WHAT YOU WILL DO:
Arrange the lines below as a two-column CSV with the header "input" and "answer" and one row per line. Put each line's text and its answer in a single quoted field, replace line breaks with spaces, and leave out the pictures.
# # # # # # #
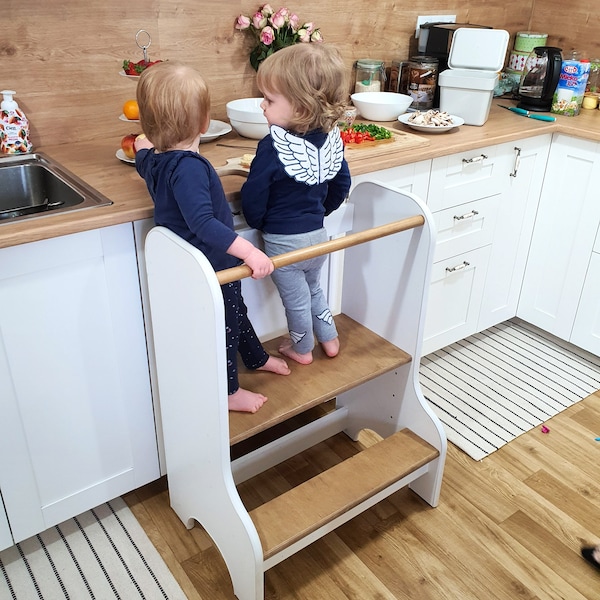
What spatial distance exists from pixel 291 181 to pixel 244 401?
Answer: 0.52 meters

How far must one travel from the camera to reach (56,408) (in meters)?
1.44

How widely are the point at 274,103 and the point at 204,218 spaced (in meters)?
0.31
# # # # # # #
FINISHED ANSWER:
input,answer
"What spatial distance exists from pixel 291 181 to pixel 244 401?","Answer: 0.52 meters"
"How far must one travel from the camera to reach (56,408) (in meters)?","1.44"
"How widely are the point at 274,103 and the point at 204,218 spaced (in meters)?","0.31"